# Catering Comapny Software



## yjm1 (Dec 12, 2011)

I am the general manager for a small catering firm. I am looking to upgrade our current order taking/packing system. Right now the orders are printed in an ms word document with an excel sheet input for the pricing. It is then also transferred to quickbooks for invoicing. The problem with this method is it doesn't give me a proper way to generate packing lists and I find myself at jobs and having forgot items. I know there is software out there that allows for catering items to be associated with menu items but I feel that those software packages will be very costly and will create a huge amount of redundancy.

What system do other professional catering companies use to properly generate packing lists so that it is more simplified.

Also, if there is a system that will also analyze food cost to tighten up that aspect that would be nice too.

The main thing, is that I use quickbooks right now for bookkeeping and I don't want to have to handle multiple systems.

Thanks,


----------



## tony direnzo (Sep 1, 2011)

I don't know who you vendor is but Sysco has a really good one that they offer it is called _Windstar_. With this program you can do all that you want and more you can set all you food cost percentages, manage inventory (it even uploads your current invoices and updates your prices for you), print order lists. You can set up and keep track of invoices for different catering clients, and so much more. It is incredible. And I also know that US Foods also has one that is decent as well.


----------



## eastshores (Oct 23, 2008)

This sounds like a combination of inventory and ordering. Are you looking to track what inventory you have on hand and update the market price when you re-stock? I assume you want a cost sheet to be generated when an order is created based on that current price?

What do you consider "costly" for a software package that would do exactly what you need done?

Edit: Tony do they offer those packages as part of their supply business?


----------



## chefedb (Apr 3, 2010)

When you say tighten up, do you mean in your operation only? and tighten up what phase?  Amounts to order for x amount of guest?  Every place has different specs. for their own operation. I may serve a 5 ounce piece of something and you 6 or 7..  I kind of wrote my own software before software was even heard of by sitting down and figuring how much to order per 100 people of almost everything we used. Over th years I have updated and made changes but it still works and I have little waste, and a good cost ratio.

---------------

§ Assigned task 1: Repeat word for word the stretch of the catering software thread from "I don't know" through "you need done?".
§ Assigned task 2: Carry on the catering software thread from the point where it stops.
The lines after the catering software thread play no part in this.

§ Exercise data:

---------------

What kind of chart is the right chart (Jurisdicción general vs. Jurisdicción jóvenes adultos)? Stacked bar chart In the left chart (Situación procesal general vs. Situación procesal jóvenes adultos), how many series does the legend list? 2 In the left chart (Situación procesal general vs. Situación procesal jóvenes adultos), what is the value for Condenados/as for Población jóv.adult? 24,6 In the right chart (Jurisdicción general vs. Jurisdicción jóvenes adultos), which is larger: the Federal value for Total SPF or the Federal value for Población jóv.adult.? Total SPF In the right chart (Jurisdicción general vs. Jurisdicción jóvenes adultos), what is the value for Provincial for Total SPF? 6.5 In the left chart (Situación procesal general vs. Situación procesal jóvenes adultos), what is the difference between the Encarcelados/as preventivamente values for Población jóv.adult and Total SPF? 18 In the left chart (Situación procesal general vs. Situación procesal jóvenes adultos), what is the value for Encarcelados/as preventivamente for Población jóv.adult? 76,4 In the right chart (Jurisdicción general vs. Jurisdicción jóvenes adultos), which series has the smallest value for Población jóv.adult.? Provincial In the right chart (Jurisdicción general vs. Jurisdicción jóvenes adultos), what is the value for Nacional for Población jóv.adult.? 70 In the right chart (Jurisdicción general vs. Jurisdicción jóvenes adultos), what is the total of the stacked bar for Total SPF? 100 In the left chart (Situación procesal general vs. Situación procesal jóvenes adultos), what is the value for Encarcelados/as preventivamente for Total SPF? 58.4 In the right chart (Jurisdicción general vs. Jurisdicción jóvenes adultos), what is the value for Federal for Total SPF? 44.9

---------------

§ Answer box 1:
I don't know who you vendor is but Sysco has a really good one that they offer it is called _Windstar_. With this program you can do all that you want and more you can set all you food cost percentages, manage inventory (it even uploads your current invoices and updates your prices for you), print order lists. You can set up and keep track of invoices for different catering clients, and so much more. It is incredible. And I also know that US Foods also has one that is decent as well.


----------



## eastshores (Oct 23, 2008)

This sounds like a combination of inventory and ordering. Are you looking to track what inventory you have on hand and update the market price when you re-stock? I assume you want a cost sheet to be generated when an order is created based on that current price?

What do you consider "costly" for a software package that would do exactly what you need done?

§ Answer box 2:
----------



## chefdave11 (Oct 27, 2011)

My brother, a computer guy, and I did a lot of research as we were getting ready to open our business.  Ultimately, Caterease won us over.  It's a very well-designed and powerful internet-based software program.  Honestly, I haven't yet used it for the specifics of what you're looking for (most of our business is not off-premises), but I know that it does have those capabilities and in general is pretty user-friendly.

We also use it in conjunction with Quickbooks.

It's not the "cheapest" out there, but it is reasonable.


----------



## tony direnzo (Sep 1, 2011)

Eastshores: they do offer these as part of their supply business at discounted prices, but windstar (the one with Sysco and the best one I've used) has a website where you cn purchase their web site is http://www.windstarcorp.com/index.html click on the tabfor restaurant pro. It is awesome


----------



## michaelcoulter (May 10, 2012)

I'm a new member here, but I wanted to comment that I've just sent out a request for input on doing some software development in the food service market. I've already posted on a couple other threads, so I won't repeat everything I wrote- you can view it in the thread I posted on if you'd like. Basically, I'm just looking for feedback on creating something for your market. I'd much rather try and make something useful that suits your needs, rather than pretend I know what you'd want or use.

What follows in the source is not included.